### Problem to work on
Set each entry down verbatim, omitting images.

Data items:
* * * * * * *

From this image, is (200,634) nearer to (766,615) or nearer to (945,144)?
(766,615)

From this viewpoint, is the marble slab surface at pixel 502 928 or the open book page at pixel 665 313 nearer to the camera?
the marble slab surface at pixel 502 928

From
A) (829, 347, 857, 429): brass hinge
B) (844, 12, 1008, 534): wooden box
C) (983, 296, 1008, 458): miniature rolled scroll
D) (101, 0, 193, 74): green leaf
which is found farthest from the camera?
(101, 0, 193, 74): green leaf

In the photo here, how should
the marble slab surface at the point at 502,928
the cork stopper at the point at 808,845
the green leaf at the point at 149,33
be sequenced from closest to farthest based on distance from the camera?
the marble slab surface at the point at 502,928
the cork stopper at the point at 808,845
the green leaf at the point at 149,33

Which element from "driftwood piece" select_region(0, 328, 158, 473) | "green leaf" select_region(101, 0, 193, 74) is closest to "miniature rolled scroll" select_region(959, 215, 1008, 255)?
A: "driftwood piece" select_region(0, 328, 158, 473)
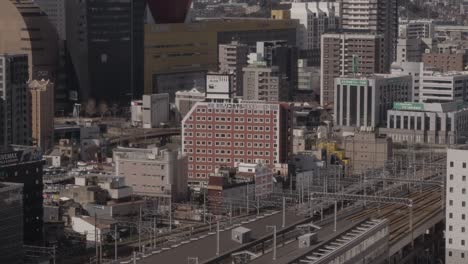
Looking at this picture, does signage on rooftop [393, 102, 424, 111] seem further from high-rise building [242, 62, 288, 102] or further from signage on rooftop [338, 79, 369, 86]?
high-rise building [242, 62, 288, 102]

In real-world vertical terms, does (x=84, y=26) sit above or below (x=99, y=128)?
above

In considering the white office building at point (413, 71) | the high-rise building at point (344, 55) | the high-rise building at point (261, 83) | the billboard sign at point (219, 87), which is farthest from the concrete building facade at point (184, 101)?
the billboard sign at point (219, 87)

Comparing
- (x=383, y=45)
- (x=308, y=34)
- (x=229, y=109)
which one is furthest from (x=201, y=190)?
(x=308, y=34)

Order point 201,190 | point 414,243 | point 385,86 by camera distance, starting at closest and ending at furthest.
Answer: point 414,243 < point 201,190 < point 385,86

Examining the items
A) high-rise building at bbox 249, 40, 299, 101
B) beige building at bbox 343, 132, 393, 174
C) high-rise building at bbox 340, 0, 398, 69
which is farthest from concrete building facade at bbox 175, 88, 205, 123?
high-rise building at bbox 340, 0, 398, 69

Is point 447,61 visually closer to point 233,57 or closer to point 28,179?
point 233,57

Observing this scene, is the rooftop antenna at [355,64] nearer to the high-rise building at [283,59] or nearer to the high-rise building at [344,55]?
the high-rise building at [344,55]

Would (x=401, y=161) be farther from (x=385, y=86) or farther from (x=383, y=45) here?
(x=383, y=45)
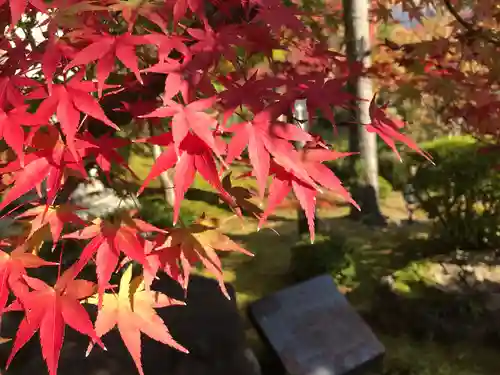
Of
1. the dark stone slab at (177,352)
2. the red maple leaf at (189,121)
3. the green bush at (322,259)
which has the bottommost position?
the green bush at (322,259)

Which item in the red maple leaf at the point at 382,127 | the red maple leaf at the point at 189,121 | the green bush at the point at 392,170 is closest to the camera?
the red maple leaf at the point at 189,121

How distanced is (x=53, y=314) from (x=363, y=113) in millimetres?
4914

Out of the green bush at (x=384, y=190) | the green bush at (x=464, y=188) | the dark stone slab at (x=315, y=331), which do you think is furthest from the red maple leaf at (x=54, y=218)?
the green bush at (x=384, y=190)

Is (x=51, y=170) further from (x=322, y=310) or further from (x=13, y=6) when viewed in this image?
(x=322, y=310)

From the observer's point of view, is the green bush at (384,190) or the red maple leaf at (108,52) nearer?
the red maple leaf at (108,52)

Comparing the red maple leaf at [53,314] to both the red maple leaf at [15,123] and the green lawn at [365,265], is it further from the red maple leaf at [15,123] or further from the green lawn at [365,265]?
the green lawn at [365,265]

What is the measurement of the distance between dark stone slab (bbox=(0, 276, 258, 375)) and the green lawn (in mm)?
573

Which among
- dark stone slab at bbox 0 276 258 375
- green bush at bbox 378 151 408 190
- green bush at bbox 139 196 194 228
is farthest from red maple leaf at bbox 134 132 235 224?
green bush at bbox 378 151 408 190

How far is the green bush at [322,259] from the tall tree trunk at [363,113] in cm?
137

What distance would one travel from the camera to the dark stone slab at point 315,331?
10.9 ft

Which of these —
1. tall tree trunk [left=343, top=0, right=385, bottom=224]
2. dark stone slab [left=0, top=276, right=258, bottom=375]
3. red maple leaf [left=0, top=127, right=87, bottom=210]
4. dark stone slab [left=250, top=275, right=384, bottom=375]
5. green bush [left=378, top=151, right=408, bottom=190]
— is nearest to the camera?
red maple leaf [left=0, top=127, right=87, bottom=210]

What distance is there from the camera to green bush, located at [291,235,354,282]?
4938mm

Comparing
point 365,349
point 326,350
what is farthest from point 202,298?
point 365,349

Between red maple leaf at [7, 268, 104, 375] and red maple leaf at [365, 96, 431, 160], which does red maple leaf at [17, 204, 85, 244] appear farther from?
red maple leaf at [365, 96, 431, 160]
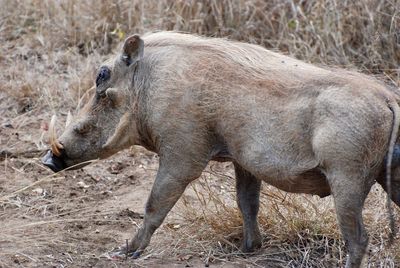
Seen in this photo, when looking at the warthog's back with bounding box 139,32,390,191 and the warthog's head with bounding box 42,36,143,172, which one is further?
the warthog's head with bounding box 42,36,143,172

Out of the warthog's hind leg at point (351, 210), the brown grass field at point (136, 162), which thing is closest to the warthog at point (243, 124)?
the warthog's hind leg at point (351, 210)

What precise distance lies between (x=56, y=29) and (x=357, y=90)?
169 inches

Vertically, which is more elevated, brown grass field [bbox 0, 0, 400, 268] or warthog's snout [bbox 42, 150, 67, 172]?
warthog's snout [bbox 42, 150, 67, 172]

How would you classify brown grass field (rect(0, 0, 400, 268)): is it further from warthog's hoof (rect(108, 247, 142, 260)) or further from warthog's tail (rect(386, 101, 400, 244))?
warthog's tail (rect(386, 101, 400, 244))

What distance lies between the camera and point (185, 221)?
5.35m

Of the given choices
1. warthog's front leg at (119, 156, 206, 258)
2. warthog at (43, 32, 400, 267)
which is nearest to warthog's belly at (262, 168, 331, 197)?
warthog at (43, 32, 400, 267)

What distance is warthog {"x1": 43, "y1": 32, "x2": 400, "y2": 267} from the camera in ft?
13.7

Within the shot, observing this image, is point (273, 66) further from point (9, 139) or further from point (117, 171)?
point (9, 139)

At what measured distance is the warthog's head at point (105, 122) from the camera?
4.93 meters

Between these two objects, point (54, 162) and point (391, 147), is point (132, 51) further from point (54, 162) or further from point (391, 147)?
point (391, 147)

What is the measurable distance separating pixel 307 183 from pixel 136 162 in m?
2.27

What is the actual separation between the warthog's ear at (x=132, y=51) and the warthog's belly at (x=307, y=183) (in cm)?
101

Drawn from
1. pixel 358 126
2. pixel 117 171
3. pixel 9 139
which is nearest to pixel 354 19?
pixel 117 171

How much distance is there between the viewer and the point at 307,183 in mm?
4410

* * * * * * *

### Problem solution
From this image, is (200,634) nearer to (766,615) or nearer to (945,144)?
(766,615)

From this viewpoint, is the marble slab surface at pixel 502 928 or the open book page at pixel 665 313 nearer to the camera?
the marble slab surface at pixel 502 928

From
A) (829, 347, 857, 429): brass hinge
B) (844, 12, 1008, 534): wooden box
C) (983, 296, 1008, 458): miniature rolled scroll
D) (101, 0, 193, 74): green leaf
which is found farthest from the camera?
(101, 0, 193, 74): green leaf

In the photo here, how should
the marble slab surface at the point at 502,928
the cork stopper at the point at 808,845
the green leaf at the point at 149,33
be sequenced from closest to farthest based on distance from the camera?
the marble slab surface at the point at 502,928
the cork stopper at the point at 808,845
the green leaf at the point at 149,33

Which element from "driftwood piece" select_region(0, 328, 158, 473) | "green leaf" select_region(101, 0, 193, 74) is closest to "miniature rolled scroll" select_region(959, 215, 1008, 255)?
A: "driftwood piece" select_region(0, 328, 158, 473)
Looking at this picture, does signage on rooftop [393, 102, 424, 111] seem further from high-rise building [242, 62, 288, 102] or further from signage on rooftop [338, 79, 369, 86]?
high-rise building [242, 62, 288, 102]

In real-world vertical terms, does (x=84, y=26) sit above or below (x=99, y=128)?
above

In considering the white office building at point (413, 71) | the high-rise building at point (344, 55) | the high-rise building at point (261, 83) | the billboard sign at point (219, 87), which is farthest from the concrete building facade at point (184, 101)?
the billboard sign at point (219, 87)

Comparing
- (x=383, y=45)
- (x=308, y=34)
- (x=229, y=109)
which one is furthest from (x=201, y=190)?
(x=308, y=34)

Order point 201,190 | point 414,243 | point 385,86 by camera distance, starting at closest and ending at furthest.
Answer: point 414,243 < point 201,190 < point 385,86

Examining the items
A) high-rise building at bbox 249, 40, 299, 101
B) beige building at bbox 343, 132, 393, 174
C) high-rise building at bbox 340, 0, 398, 69
which is farthest from concrete building facade at bbox 175, 88, 205, 123?
high-rise building at bbox 340, 0, 398, 69

Is point 447,61 visually closer to point 233,57 or closer to point 28,179?
point 233,57

Observing this scene, is the rooftop antenna at [355,64] nearer to the high-rise building at [283,59] or nearer to the high-rise building at [344,55]?
the high-rise building at [344,55]

Would (x=401, y=161) be farther from (x=385, y=86) or farther from (x=383, y=45) here?
(x=383, y=45)
Of
1. the dark stone slab at (177,352)
2. the red maple leaf at (189,121)
3. the green bush at (322,259)
which has the bottommost position?
the green bush at (322,259)

Which item in the red maple leaf at the point at 382,127 | the red maple leaf at the point at 189,121 | the green bush at the point at 392,170 is closest to the camera?
the red maple leaf at the point at 189,121

How distanced is (x=53, y=314) from (x=363, y=113) in millimetres?
4914

Out of the green bush at (x=384, y=190) | the green bush at (x=464, y=188) | the dark stone slab at (x=315, y=331), which do you think is furthest from the red maple leaf at (x=54, y=218)?
the green bush at (x=384, y=190)

Is (x=51, y=170) further from (x=322, y=310) or further from (x=13, y=6) when viewed in this image?
(x=322, y=310)

From the observer's point of view, is the green bush at (384,190) or the red maple leaf at (108,52) nearer?
the red maple leaf at (108,52)

Comparing the red maple leaf at [53,314] to both the red maple leaf at [15,123] and the green lawn at [365,265], is it further from the red maple leaf at [15,123] or further from the green lawn at [365,265]?
the green lawn at [365,265]

What is the measurement of the distance between dark stone slab (bbox=(0, 276, 258, 375)) and the green lawn (in mm)?
573

Which among
- dark stone slab at bbox 0 276 258 375
- green bush at bbox 378 151 408 190
- green bush at bbox 139 196 194 228
is farthest from red maple leaf at bbox 134 132 235 224?
green bush at bbox 378 151 408 190

How far is the green bush at [322,259] from the tall tree trunk at [363,113] in cm?
137

What distance would one travel from the camera to the dark stone slab at point 315,331?
10.9 ft

Which of these —
1. tall tree trunk [left=343, top=0, right=385, bottom=224]
2. dark stone slab [left=0, top=276, right=258, bottom=375]
3. red maple leaf [left=0, top=127, right=87, bottom=210]
4. dark stone slab [left=250, top=275, right=384, bottom=375]
5. green bush [left=378, top=151, right=408, bottom=190]
— is nearest to the camera?
red maple leaf [left=0, top=127, right=87, bottom=210]

What distance is there from the camera to green bush, located at [291,235,354,282]?
4938mm

Comparing
point 365,349
point 326,350
what is farthest from point 202,298?
point 365,349

Between red maple leaf at [7, 268, 104, 375] and red maple leaf at [365, 96, 431, 160], which does red maple leaf at [17, 204, 85, 244] appear farther from?
red maple leaf at [365, 96, 431, 160]
Seen in this photo, when looking at the warthog's back with bounding box 139,32,390,191 and the warthog's head with bounding box 42,36,143,172, which one is further?
the warthog's head with bounding box 42,36,143,172

Out of the warthog's hind leg at point (351, 210), the brown grass field at point (136, 162), which thing is closest to the warthog at point (243, 124)?
the warthog's hind leg at point (351, 210)

What precise distance lies between (x=56, y=29) and (x=357, y=90)?
169 inches

Vertically, which is more elevated, brown grass field [bbox 0, 0, 400, 268] or warthog's snout [bbox 42, 150, 67, 172]?
warthog's snout [bbox 42, 150, 67, 172]

How would you classify brown grass field (rect(0, 0, 400, 268)): is it further from warthog's hoof (rect(108, 247, 142, 260)) or further from warthog's tail (rect(386, 101, 400, 244))?
warthog's tail (rect(386, 101, 400, 244))

What distance lies between the camera and point (185, 221)?
5.35m

Of the given choices
1. warthog's front leg at (119, 156, 206, 258)
2. warthog at (43, 32, 400, 267)
which is nearest to warthog's belly at (262, 168, 331, 197)?
warthog at (43, 32, 400, 267)

What distance is warthog {"x1": 43, "y1": 32, "x2": 400, "y2": 267} from the camera in ft?
13.7

Within the shot, observing this image, is point (273, 66) further from point (9, 139) or further from point (117, 171)?
point (9, 139)

At what measured distance is the warthog's head at point (105, 122) from the camera?
4.93 meters

Between these two objects, point (54, 162) and point (391, 147), is point (132, 51) further from point (54, 162) or further from point (391, 147)?
point (391, 147)

What is the measurable distance separating pixel 307 183 from pixel 136 162 in m?
2.27

What is the actual separation between the warthog's ear at (x=132, y=51) and the warthog's belly at (x=307, y=183) (in cm)?
101

Drawn from
1. pixel 358 126
2. pixel 117 171
3. pixel 9 139
which is nearest to pixel 354 19?
pixel 117 171

How much distance is there between the viewer and the point at 307,183 in mm?
4410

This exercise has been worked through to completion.